**Excerpt**

------------------------------------

- 1968 Fontana Records single cover

Single by Brigitte Bardot and Serge Gainsbourg

from the album Bonnie and Clyde
- Released: January 1968
- Recorded: December 1967
- Studio: Studio Hoche, Paris
- Length: 4:10
- Label: Fontana/Phillips
- Songwriter: Serge Gainsbourg
- Producer: Claude Dejacques

Music video
- "Bonnie and Clyde" (French TV, 1968) on YouTube

= Bonnie and Clyde (Serge Gainsbourg and Brigitte Bardot song) =

1968 song by Serge Gainsbourg

"Bonnie and Clyde" is a 1968 French-language song written by Serge Gainsbourg, and performed by Gainsbourg and Brigitte Bardot. The song tells the story of the outlaw couple Bonnie and Clyde. It is based on an English language poem written by Bonnie Parker herself a few weeks before she and Clyde Barrow were shot, titled "The Trail's End". The French song was released on two albums in 1968: Gainsbourg's album Initials B.B., and Gainsbourg and Bardot's album Bonnie and Clyde.

==Cover versions==
- American alternative rock band Luna covered the song for their 1995 album Penthouse, featuring vocals from Lætitia Sadier.

------------------------------------

Dataset items

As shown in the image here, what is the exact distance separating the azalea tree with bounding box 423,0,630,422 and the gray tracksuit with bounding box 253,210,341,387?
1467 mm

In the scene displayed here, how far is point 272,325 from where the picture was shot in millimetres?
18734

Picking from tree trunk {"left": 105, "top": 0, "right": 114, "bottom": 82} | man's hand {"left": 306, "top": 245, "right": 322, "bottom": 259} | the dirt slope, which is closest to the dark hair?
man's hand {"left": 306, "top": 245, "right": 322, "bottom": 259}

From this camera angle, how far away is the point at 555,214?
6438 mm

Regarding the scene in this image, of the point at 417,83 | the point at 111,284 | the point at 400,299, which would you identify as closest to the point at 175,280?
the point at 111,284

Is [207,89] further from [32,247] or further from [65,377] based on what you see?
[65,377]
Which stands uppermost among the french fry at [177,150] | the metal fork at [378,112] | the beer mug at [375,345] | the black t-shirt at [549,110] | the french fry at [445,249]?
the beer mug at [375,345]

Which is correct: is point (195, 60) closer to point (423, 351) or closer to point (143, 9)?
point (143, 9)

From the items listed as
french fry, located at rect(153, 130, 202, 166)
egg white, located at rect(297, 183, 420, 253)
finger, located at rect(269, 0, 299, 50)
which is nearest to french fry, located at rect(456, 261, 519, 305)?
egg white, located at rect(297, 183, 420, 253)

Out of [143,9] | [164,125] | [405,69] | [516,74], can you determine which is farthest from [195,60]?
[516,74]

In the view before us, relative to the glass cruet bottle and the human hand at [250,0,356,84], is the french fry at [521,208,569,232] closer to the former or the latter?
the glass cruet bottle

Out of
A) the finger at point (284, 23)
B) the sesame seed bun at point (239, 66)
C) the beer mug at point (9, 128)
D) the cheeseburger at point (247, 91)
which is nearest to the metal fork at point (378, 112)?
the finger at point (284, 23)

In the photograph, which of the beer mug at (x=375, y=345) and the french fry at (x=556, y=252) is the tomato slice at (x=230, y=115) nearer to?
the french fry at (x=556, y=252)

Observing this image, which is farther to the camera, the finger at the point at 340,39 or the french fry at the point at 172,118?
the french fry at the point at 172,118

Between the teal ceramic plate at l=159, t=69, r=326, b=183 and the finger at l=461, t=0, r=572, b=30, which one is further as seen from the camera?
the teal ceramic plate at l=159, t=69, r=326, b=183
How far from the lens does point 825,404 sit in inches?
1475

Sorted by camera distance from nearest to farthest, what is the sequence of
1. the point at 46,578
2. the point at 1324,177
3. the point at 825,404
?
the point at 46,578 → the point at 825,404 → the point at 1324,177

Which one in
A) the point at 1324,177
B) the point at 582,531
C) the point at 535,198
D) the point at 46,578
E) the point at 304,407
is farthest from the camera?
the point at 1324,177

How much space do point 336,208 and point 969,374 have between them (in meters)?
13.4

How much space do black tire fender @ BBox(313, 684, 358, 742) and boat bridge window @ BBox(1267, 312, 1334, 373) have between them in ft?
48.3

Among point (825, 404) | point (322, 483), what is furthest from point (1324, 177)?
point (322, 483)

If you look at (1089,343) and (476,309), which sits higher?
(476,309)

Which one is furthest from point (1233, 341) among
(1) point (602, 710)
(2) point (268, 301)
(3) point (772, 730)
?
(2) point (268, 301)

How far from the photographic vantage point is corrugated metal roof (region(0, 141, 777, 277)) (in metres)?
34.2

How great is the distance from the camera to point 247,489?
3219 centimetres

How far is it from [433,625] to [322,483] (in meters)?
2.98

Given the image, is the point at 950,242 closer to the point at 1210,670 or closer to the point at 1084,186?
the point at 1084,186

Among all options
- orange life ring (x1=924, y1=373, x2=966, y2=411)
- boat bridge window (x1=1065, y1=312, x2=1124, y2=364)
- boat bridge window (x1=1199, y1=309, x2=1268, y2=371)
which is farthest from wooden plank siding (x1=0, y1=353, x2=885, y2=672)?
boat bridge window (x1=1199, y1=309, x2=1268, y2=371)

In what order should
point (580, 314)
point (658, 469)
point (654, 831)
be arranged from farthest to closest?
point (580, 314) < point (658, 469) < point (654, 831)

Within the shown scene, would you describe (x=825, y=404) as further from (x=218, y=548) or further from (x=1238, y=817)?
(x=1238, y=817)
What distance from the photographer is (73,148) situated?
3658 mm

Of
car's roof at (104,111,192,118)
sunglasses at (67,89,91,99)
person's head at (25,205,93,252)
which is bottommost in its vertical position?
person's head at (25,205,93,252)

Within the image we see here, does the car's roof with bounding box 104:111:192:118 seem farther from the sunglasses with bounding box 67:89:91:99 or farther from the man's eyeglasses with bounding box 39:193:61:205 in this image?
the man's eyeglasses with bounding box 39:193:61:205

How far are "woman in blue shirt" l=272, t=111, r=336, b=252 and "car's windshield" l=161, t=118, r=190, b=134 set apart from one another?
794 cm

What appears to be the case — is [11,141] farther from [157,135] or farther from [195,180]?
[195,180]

------------------------------------

**What to do**
a) In the text on the song "Bonnie and Clyde," which poem is the song based on, and who wrote it?
b) Write the next part of the text on the song "Bonnie and Clyde," picking up after its last line.

**Results of the tasks**
a) It is based on "The Trail's End," a poem written by Bonnie Parker.

b)
- Serge Gainsbourg's son Lulu recorded a cover with Scarlett Johansson for his album From Gainsbourg to Lulu (2011).
- Freedom Fry covered it for their EP Outlaws (2012).
- American alt-country/chamber pop/folk-rock band The Walkabouts covered the song as bonus track for their 1999 album Trail of Stars.

==Usage in other media==
The song featured in the 2018 film A Simple Favor, starring Blake Lively and Anna Kendrick

The song plays in Oliver Assayas's Irma Vep as diegetic sound.

The song also featured in Season 6, Episode 4 of the American television series Mad Men.

The third installment of the Rush Hour franchise features the song.

The guitar riff was sampled by Renegade Soundwave for their 1994 eponymous single, looped to provide the main melody.